* [Exercise]
Scan the records for the word "запасных". Return each line where it is found.

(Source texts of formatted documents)
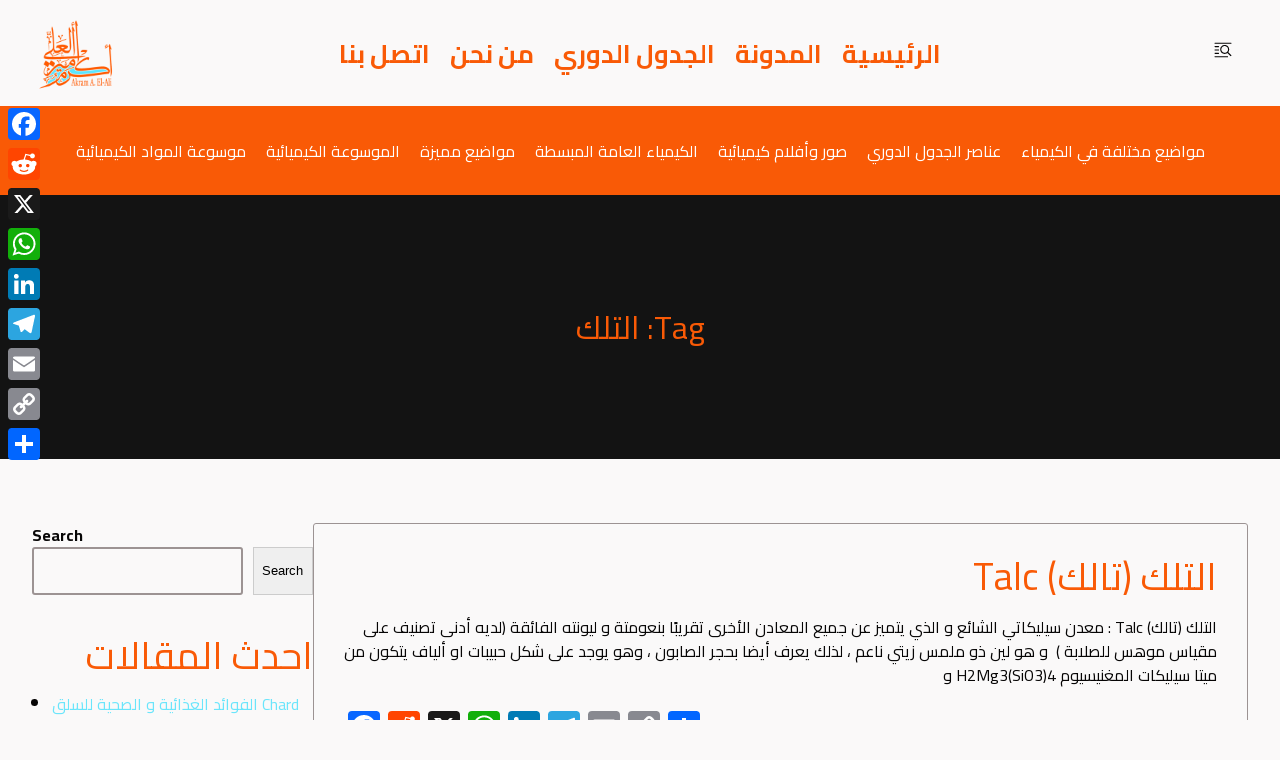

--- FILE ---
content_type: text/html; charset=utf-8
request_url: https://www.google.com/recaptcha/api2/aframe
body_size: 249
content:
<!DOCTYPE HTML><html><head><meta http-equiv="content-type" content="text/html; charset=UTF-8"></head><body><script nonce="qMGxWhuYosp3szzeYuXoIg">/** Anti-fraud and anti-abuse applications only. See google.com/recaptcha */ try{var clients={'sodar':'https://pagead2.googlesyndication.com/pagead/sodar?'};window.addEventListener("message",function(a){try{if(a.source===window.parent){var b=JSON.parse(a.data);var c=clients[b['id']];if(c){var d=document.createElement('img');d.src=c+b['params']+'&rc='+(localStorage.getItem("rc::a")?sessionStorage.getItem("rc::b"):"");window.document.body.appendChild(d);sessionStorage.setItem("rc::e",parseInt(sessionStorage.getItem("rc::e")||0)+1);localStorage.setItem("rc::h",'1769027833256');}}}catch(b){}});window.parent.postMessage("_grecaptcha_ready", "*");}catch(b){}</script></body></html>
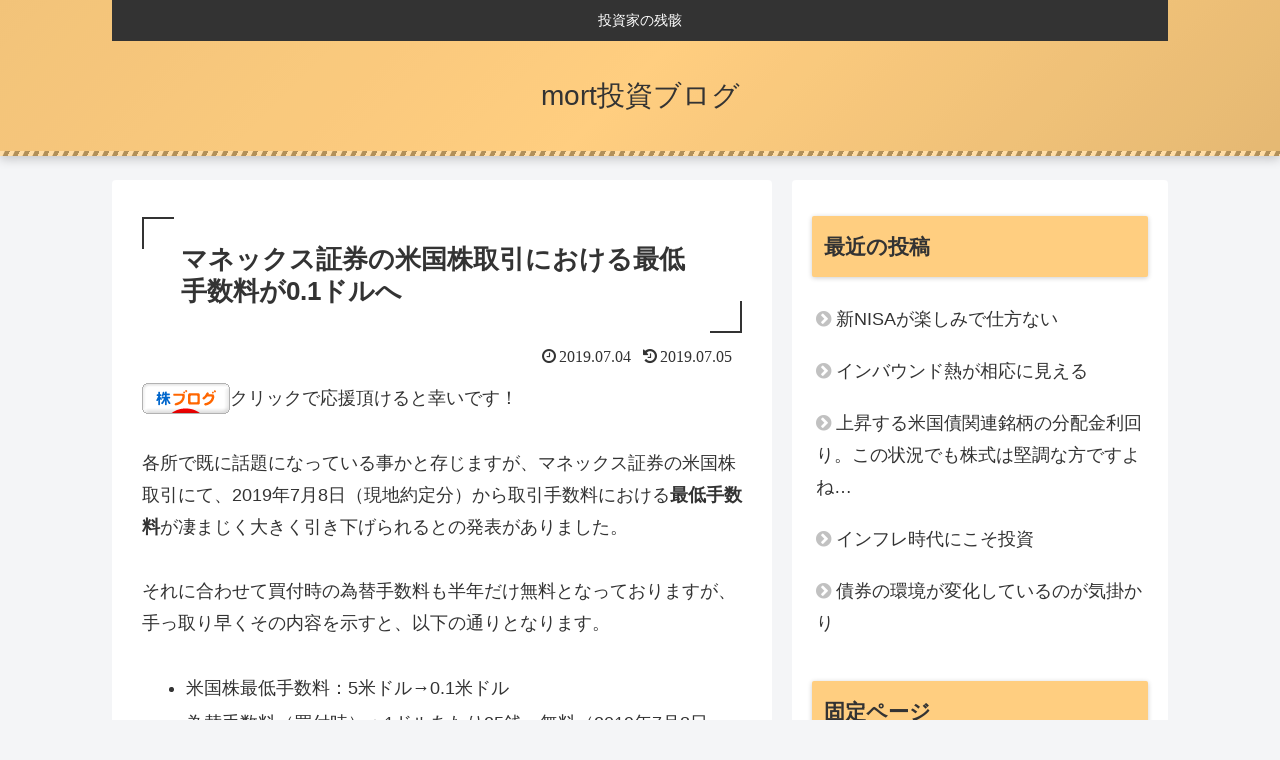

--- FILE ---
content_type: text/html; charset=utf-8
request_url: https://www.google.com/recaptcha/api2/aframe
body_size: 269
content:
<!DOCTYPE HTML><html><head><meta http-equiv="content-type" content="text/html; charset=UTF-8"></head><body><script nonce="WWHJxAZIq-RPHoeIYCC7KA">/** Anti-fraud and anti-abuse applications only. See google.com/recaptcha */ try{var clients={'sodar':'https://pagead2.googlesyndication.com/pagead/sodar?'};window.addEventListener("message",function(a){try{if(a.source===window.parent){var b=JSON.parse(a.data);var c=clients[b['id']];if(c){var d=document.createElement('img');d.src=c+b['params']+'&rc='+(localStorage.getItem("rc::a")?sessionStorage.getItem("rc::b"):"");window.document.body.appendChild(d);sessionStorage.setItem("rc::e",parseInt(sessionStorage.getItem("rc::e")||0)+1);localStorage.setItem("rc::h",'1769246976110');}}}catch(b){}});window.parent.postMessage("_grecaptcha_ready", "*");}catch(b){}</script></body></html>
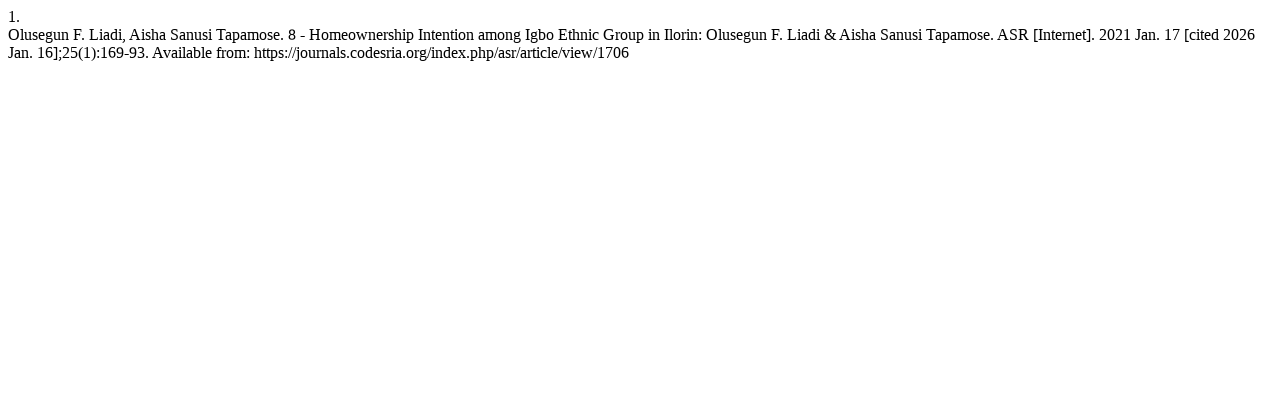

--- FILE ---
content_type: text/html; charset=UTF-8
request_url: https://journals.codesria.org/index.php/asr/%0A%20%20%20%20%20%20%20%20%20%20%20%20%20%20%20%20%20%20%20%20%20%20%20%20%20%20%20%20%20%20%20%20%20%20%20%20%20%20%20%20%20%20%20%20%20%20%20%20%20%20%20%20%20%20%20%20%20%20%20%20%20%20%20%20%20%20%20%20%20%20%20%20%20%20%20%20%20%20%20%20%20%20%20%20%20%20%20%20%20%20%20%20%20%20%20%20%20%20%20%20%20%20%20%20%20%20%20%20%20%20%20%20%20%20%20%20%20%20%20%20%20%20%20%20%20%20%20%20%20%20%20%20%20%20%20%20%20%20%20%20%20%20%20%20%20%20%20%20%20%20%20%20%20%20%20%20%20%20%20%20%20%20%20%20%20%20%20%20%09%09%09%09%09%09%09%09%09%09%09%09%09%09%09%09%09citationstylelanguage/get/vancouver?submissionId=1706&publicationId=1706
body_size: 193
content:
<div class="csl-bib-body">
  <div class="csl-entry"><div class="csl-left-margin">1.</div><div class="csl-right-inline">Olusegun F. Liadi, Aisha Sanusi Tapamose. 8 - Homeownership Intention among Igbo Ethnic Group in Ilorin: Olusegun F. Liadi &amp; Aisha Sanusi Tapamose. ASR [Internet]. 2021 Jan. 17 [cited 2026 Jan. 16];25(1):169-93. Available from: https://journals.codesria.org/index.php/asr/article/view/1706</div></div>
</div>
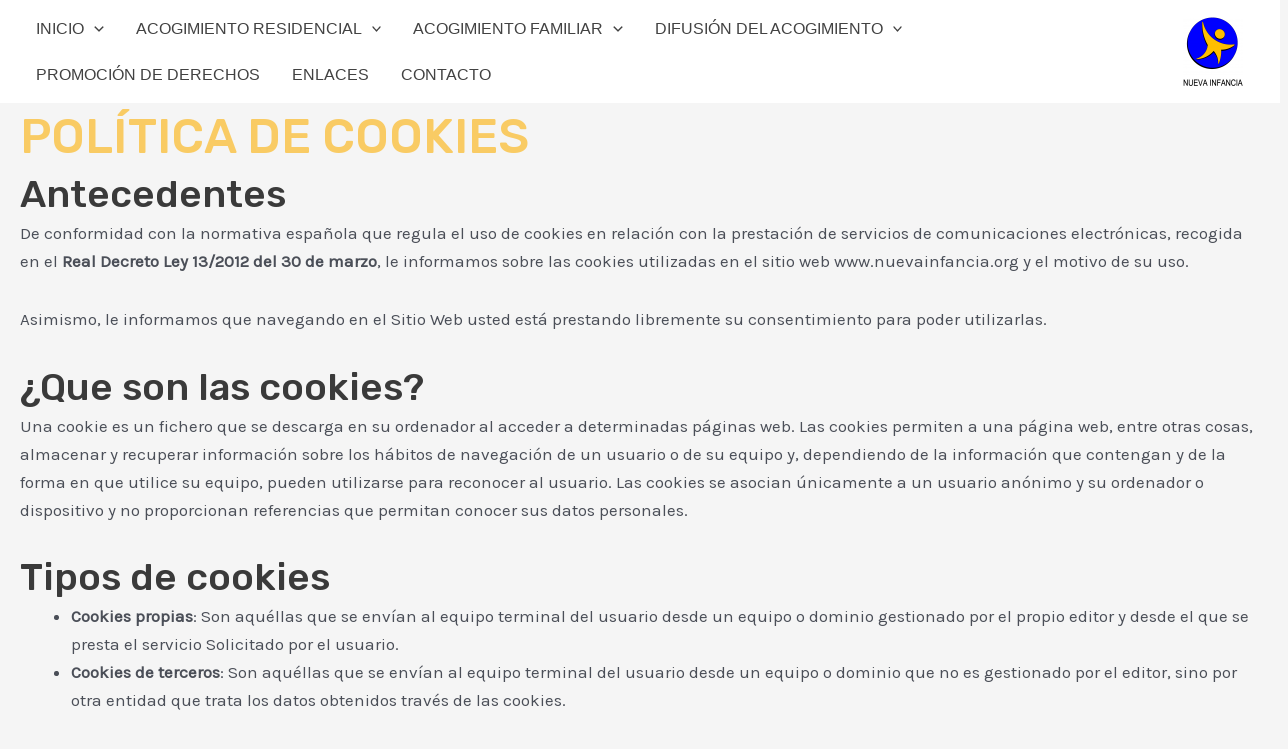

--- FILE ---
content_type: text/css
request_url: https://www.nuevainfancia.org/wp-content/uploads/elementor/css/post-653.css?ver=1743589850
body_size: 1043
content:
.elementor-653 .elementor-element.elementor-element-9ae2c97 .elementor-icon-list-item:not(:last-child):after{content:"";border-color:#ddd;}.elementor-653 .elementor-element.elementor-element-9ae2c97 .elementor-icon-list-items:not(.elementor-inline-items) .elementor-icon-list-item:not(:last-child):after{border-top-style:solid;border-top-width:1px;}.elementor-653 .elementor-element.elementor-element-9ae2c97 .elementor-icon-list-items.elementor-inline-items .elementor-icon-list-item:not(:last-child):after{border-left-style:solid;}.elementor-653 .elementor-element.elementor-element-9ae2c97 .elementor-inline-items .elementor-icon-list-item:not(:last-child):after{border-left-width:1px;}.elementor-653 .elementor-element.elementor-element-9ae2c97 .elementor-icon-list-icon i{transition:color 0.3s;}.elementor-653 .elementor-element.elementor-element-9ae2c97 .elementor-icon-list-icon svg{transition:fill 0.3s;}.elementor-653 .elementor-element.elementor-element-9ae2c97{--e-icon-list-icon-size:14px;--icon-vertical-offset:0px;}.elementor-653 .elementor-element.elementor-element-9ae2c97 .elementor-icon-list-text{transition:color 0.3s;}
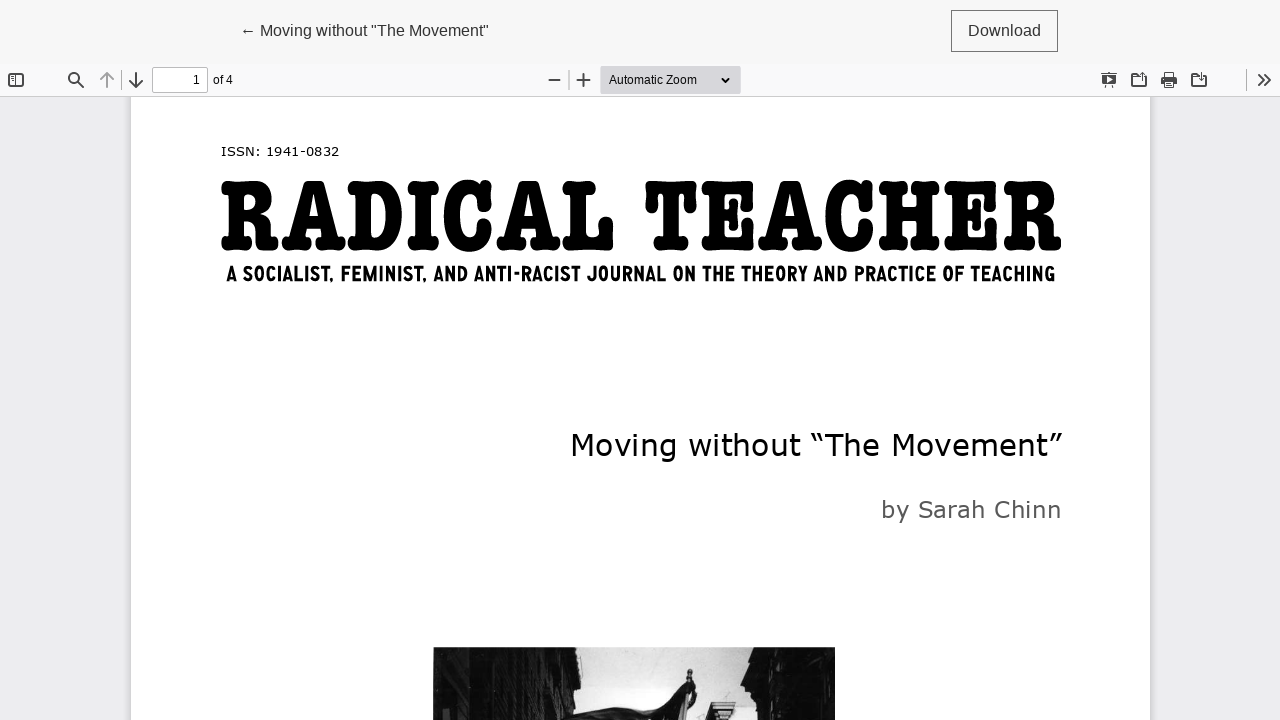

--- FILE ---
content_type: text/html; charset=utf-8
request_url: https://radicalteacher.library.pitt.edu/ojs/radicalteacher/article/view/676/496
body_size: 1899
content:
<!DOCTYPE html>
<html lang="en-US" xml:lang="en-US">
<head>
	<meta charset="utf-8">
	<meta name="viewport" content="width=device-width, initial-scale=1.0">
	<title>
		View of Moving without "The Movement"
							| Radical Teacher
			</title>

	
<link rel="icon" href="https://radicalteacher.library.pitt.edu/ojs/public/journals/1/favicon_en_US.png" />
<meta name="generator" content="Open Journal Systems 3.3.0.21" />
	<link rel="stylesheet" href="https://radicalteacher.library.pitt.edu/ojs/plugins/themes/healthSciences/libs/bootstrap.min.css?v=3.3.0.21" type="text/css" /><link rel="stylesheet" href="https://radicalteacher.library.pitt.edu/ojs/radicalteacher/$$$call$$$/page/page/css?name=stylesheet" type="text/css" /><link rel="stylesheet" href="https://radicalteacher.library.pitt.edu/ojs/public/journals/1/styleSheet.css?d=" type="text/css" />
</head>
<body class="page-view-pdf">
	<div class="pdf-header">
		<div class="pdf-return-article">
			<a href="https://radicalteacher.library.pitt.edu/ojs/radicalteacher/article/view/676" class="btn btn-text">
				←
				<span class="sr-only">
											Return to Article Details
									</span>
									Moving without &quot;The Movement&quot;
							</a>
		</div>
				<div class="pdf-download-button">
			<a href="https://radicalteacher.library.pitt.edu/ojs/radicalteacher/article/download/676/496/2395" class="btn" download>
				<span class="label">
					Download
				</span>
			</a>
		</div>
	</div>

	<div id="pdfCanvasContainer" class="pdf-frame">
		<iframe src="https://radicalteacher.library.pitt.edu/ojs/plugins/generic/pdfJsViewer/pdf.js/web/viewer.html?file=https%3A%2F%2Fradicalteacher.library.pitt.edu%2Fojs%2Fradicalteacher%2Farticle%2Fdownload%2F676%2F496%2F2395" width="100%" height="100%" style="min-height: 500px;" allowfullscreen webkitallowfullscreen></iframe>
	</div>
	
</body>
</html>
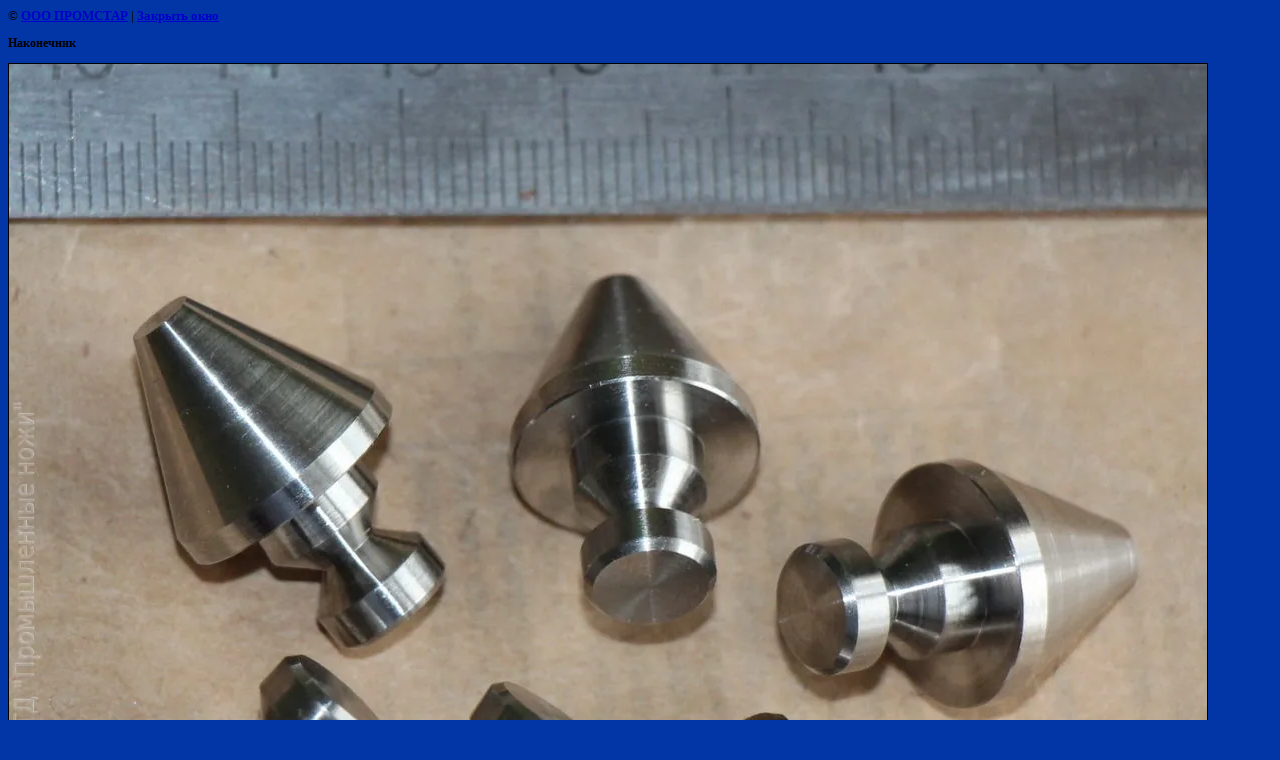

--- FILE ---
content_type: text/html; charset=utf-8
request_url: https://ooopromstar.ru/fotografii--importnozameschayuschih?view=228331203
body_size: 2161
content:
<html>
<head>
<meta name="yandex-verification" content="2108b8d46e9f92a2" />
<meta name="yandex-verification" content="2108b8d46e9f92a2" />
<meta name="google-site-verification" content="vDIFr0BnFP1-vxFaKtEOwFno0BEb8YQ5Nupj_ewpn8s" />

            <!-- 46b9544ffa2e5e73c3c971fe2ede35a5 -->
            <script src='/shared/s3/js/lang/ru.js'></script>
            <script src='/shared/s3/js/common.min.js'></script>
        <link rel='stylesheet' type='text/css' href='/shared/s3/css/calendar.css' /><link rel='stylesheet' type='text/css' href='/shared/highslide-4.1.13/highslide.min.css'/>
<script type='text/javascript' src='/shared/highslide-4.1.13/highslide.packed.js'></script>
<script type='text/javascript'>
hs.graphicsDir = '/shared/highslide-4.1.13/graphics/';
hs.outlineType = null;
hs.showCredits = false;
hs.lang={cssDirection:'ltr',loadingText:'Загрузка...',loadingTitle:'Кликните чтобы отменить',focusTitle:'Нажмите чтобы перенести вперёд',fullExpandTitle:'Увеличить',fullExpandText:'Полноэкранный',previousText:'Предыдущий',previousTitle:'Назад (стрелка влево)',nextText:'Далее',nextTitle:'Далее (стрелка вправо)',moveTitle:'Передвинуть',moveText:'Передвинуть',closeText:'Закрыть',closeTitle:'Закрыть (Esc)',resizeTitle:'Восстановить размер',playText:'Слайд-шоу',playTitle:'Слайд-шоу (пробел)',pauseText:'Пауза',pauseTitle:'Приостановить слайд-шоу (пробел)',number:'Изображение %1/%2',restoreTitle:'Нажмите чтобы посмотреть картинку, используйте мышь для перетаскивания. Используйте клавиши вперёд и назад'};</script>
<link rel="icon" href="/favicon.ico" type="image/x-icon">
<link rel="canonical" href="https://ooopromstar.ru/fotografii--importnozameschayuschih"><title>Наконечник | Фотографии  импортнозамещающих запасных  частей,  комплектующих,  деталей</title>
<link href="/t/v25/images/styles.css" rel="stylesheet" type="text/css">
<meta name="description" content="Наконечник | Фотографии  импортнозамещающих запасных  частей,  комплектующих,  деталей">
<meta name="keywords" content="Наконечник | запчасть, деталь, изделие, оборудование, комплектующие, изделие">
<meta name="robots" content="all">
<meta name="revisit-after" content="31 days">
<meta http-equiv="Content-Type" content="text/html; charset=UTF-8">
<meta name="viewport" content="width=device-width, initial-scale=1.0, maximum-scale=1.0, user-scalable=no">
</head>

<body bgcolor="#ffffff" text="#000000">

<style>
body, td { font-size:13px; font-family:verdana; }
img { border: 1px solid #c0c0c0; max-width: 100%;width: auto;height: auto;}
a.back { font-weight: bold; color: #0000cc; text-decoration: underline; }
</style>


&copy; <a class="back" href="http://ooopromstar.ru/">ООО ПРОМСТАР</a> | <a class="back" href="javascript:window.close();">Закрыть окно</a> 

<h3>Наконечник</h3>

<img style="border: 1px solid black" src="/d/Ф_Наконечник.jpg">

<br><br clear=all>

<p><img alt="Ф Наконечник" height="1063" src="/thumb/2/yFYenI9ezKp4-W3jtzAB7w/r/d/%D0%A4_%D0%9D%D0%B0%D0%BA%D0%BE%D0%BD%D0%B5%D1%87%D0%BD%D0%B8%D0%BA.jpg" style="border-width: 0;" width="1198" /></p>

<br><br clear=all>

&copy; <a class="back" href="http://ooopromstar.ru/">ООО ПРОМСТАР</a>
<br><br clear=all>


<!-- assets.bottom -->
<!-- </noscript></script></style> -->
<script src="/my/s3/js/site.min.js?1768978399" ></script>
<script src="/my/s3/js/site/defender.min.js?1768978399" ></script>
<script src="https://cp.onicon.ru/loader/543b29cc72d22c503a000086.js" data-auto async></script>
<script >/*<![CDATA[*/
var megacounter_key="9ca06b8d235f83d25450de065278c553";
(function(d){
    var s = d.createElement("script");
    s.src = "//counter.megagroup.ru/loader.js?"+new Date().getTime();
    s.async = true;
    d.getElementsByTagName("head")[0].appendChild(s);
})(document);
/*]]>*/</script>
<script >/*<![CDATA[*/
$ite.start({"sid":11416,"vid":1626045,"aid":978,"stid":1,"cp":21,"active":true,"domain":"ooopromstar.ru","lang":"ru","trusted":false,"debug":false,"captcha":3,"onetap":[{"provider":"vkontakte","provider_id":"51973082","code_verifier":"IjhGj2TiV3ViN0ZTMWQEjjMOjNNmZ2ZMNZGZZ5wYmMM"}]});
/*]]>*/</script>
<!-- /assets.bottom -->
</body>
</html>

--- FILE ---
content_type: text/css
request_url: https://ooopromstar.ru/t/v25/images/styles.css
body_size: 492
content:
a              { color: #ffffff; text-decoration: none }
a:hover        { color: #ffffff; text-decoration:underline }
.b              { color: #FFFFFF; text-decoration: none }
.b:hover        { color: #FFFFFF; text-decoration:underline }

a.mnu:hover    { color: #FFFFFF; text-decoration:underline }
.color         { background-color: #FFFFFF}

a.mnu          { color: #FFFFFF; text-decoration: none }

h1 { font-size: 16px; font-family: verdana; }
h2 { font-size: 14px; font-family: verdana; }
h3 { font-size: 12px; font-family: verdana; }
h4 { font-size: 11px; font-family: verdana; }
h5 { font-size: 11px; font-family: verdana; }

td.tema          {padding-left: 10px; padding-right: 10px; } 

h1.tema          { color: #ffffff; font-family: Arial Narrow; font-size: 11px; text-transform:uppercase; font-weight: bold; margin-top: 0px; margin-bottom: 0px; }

* [Response for this exercise]
<link rel="canonical" href="https://ooopromstar.ru/fotografii--importnozameschayuschih"><title>Наконечник | Фотографии  импортнозамещающих запасных  частей,  комплектующих,  деталей</title>
<meta name="description" content="Наконечник | Фотографии  импортнозамещающих запасных  частей,  комплектующих,  деталей">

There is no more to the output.